Gender Conception and Workplace Culture Effect on Albaugh’ Success
Scholars assume gender as important element of the comprehensive understanding of the leadership (Northouse, 2010). Gender determines contemporary notions of effective leadership styles that have moved from traditional autocratic style to more democratic (transformational) leadership (Northouse, 2010). Autocratic style is based solely on effective managerial activities and creates order and consistency in maintaining status quo (Daft & Lane, 2008). This style does not take into account long-term goals and does not compromise human values and principles (Daft & Lane, 2008). Transformational leadership was effective when the Boeing’s employees went on strike and the company’s management had to redesign job and align internal structures and systems to make them meaningful and challenging (Daft & Lane, 2008; Pelletier, 2010). Regardless the fact that female employees prefer supportive leadership and male-directive leadership, Albaugh shifted emphasis from controlling the organization to constantly regenerating motivations to work and stay organized (Sterling, 2007). Therefore, it is fair to say that gender did not fully impact on Albaugh’s success, because autocratic style would not have helped Boeing’s organizational evolution when it faced threat of decline (Pelletier, 2010). The company was in demand of creating new vision, recruiting commitment to it and changing the organizational culture (Daft & Lane, 2008).
Workplace culture requires compliance to the established values, concepts and systems (Hughes & Beatty, 2005). The Boeing’s workforce is organized and coordinated on the ground of the Boeing Leadership Model (Sterling, 2007). This model is a value that holds leaders accountable for their performance and determines efficiency of the concept “Leaders Teaching Leaders” (Sterling, 2007). The concept offers greater incentives across all the departments to encourage collaborative work within technical teams (Hughes & Betty, 2005). Albaugh possessed attributes of the business leader, technical coordinator and commands of the Boeing Leadership Center (BLC) (Daft & Lane, 2008; Sterling, 2007). As a CEO, he offered core leadership development and functional excellence programs that were constantly reviewed and updated (Sterling, 2007). As a system, BLC enables its subordinates to create kitting strategies and project work transfers (Daft & Lane, 2008).

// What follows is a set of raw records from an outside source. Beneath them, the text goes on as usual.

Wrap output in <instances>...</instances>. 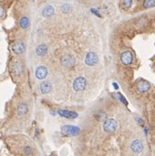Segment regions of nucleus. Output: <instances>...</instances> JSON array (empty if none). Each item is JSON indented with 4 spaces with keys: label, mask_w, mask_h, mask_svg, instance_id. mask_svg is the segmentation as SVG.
Returning a JSON list of instances; mask_svg holds the SVG:
<instances>
[{
    "label": "nucleus",
    "mask_w": 155,
    "mask_h": 156,
    "mask_svg": "<svg viewBox=\"0 0 155 156\" xmlns=\"http://www.w3.org/2000/svg\"><path fill=\"white\" fill-rule=\"evenodd\" d=\"M117 127H118V123L113 119H107L103 125V128L104 132L108 133H114L117 130Z\"/></svg>",
    "instance_id": "nucleus-1"
},
{
    "label": "nucleus",
    "mask_w": 155,
    "mask_h": 156,
    "mask_svg": "<svg viewBox=\"0 0 155 156\" xmlns=\"http://www.w3.org/2000/svg\"><path fill=\"white\" fill-rule=\"evenodd\" d=\"M14 69H15V71L18 75H20L23 71V69H22V65L21 63L19 62H16L15 66H14Z\"/></svg>",
    "instance_id": "nucleus-18"
},
{
    "label": "nucleus",
    "mask_w": 155,
    "mask_h": 156,
    "mask_svg": "<svg viewBox=\"0 0 155 156\" xmlns=\"http://www.w3.org/2000/svg\"><path fill=\"white\" fill-rule=\"evenodd\" d=\"M71 5H70L69 4H64L62 6H61V11H62V12H64V13H67V12H69L70 11H71Z\"/></svg>",
    "instance_id": "nucleus-20"
},
{
    "label": "nucleus",
    "mask_w": 155,
    "mask_h": 156,
    "mask_svg": "<svg viewBox=\"0 0 155 156\" xmlns=\"http://www.w3.org/2000/svg\"><path fill=\"white\" fill-rule=\"evenodd\" d=\"M4 9L1 7V6H0V18H2L3 17V15H4Z\"/></svg>",
    "instance_id": "nucleus-22"
},
{
    "label": "nucleus",
    "mask_w": 155,
    "mask_h": 156,
    "mask_svg": "<svg viewBox=\"0 0 155 156\" xmlns=\"http://www.w3.org/2000/svg\"><path fill=\"white\" fill-rule=\"evenodd\" d=\"M12 50H13V52L15 53V54H20L24 53V51H25V46H24V44L22 43V42H18V43H16L15 45H13Z\"/></svg>",
    "instance_id": "nucleus-12"
},
{
    "label": "nucleus",
    "mask_w": 155,
    "mask_h": 156,
    "mask_svg": "<svg viewBox=\"0 0 155 156\" xmlns=\"http://www.w3.org/2000/svg\"><path fill=\"white\" fill-rule=\"evenodd\" d=\"M48 71H47V68L45 66H39L36 68V71H35V76L39 80H43L47 76Z\"/></svg>",
    "instance_id": "nucleus-5"
},
{
    "label": "nucleus",
    "mask_w": 155,
    "mask_h": 156,
    "mask_svg": "<svg viewBox=\"0 0 155 156\" xmlns=\"http://www.w3.org/2000/svg\"><path fill=\"white\" fill-rule=\"evenodd\" d=\"M143 147H144L143 143L140 140H134L131 145V148H132V152L135 153H141L143 150Z\"/></svg>",
    "instance_id": "nucleus-9"
},
{
    "label": "nucleus",
    "mask_w": 155,
    "mask_h": 156,
    "mask_svg": "<svg viewBox=\"0 0 155 156\" xmlns=\"http://www.w3.org/2000/svg\"><path fill=\"white\" fill-rule=\"evenodd\" d=\"M59 115H61V117L64 118H67V119H75L77 118V113L70 111V110H58Z\"/></svg>",
    "instance_id": "nucleus-10"
},
{
    "label": "nucleus",
    "mask_w": 155,
    "mask_h": 156,
    "mask_svg": "<svg viewBox=\"0 0 155 156\" xmlns=\"http://www.w3.org/2000/svg\"><path fill=\"white\" fill-rule=\"evenodd\" d=\"M61 133L67 136H76L80 133V128L73 125H66L61 128Z\"/></svg>",
    "instance_id": "nucleus-2"
},
{
    "label": "nucleus",
    "mask_w": 155,
    "mask_h": 156,
    "mask_svg": "<svg viewBox=\"0 0 155 156\" xmlns=\"http://www.w3.org/2000/svg\"><path fill=\"white\" fill-rule=\"evenodd\" d=\"M132 4V0H122V5H123L124 8H125V9L130 8Z\"/></svg>",
    "instance_id": "nucleus-19"
},
{
    "label": "nucleus",
    "mask_w": 155,
    "mask_h": 156,
    "mask_svg": "<svg viewBox=\"0 0 155 156\" xmlns=\"http://www.w3.org/2000/svg\"><path fill=\"white\" fill-rule=\"evenodd\" d=\"M91 11H93V13H95V14H96V15H97L98 17H101V16H100V14H98V11H97L96 10H95V9L93 10V9H92Z\"/></svg>",
    "instance_id": "nucleus-23"
},
{
    "label": "nucleus",
    "mask_w": 155,
    "mask_h": 156,
    "mask_svg": "<svg viewBox=\"0 0 155 156\" xmlns=\"http://www.w3.org/2000/svg\"><path fill=\"white\" fill-rule=\"evenodd\" d=\"M19 25H20L21 28H23V29H26V28L30 25L29 19L26 18V17H22L20 19V20H19Z\"/></svg>",
    "instance_id": "nucleus-16"
},
{
    "label": "nucleus",
    "mask_w": 155,
    "mask_h": 156,
    "mask_svg": "<svg viewBox=\"0 0 155 156\" xmlns=\"http://www.w3.org/2000/svg\"><path fill=\"white\" fill-rule=\"evenodd\" d=\"M118 96H119V98H120V100L121 101H123L124 103V104H127V102H126V100H125V99L123 97V96L121 95V94H118Z\"/></svg>",
    "instance_id": "nucleus-21"
},
{
    "label": "nucleus",
    "mask_w": 155,
    "mask_h": 156,
    "mask_svg": "<svg viewBox=\"0 0 155 156\" xmlns=\"http://www.w3.org/2000/svg\"><path fill=\"white\" fill-rule=\"evenodd\" d=\"M28 109H27V106L25 104H21L19 107H18V115L19 117H22L24 116L25 113L27 112Z\"/></svg>",
    "instance_id": "nucleus-15"
},
{
    "label": "nucleus",
    "mask_w": 155,
    "mask_h": 156,
    "mask_svg": "<svg viewBox=\"0 0 155 156\" xmlns=\"http://www.w3.org/2000/svg\"><path fill=\"white\" fill-rule=\"evenodd\" d=\"M53 12H54V8L52 5H47L44 8L43 11H42V14H43L44 17L49 18L53 15Z\"/></svg>",
    "instance_id": "nucleus-13"
},
{
    "label": "nucleus",
    "mask_w": 155,
    "mask_h": 156,
    "mask_svg": "<svg viewBox=\"0 0 155 156\" xmlns=\"http://www.w3.org/2000/svg\"><path fill=\"white\" fill-rule=\"evenodd\" d=\"M154 6H155V0H145L144 1V7L152 8Z\"/></svg>",
    "instance_id": "nucleus-17"
},
{
    "label": "nucleus",
    "mask_w": 155,
    "mask_h": 156,
    "mask_svg": "<svg viewBox=\"0 0 155 156\" xmlns=\"http://www.w3.org/2000/svg\"><path fill=\"white\" fill-rule=\"evenodd\" d=\"M61 63L64 67L69 68L75 64V58L70 54H66L61 58Z\"/></svg>",
    "instance_id": "nucleus-7"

Therefore, James F. Albaugh took personal ownership of the leadership attributes, although his managerial activities depended on the workplace environment (Daft & Lane, 2008; Hughes & Betty, 2005). However, Albaugh’s main task was to bring together members and suppliers of the Boeing’s aircraft projects and embrace Boeing’s strategic decision (Sterling, 2007). His engineering and managerial skills helped him cultivate knowledge more effectively and share it on the group level, in order to convert ideas into the marketable products (Daft & Lane, 2008). Albaugh’s innovative approach to the design of the product and its implementation helped him to gain awards, owing to his technical and business knowledge (Drexel University, 2012). Regardless the fact, that Albaugh finished serving as an Executive Vice President of the Boeing Company in 2012, his extensive experience in manufacturing and development of the innovative design, helped him to make a prominent mark in the company’s success and achievements (Bloomberg Businessweek, 2012).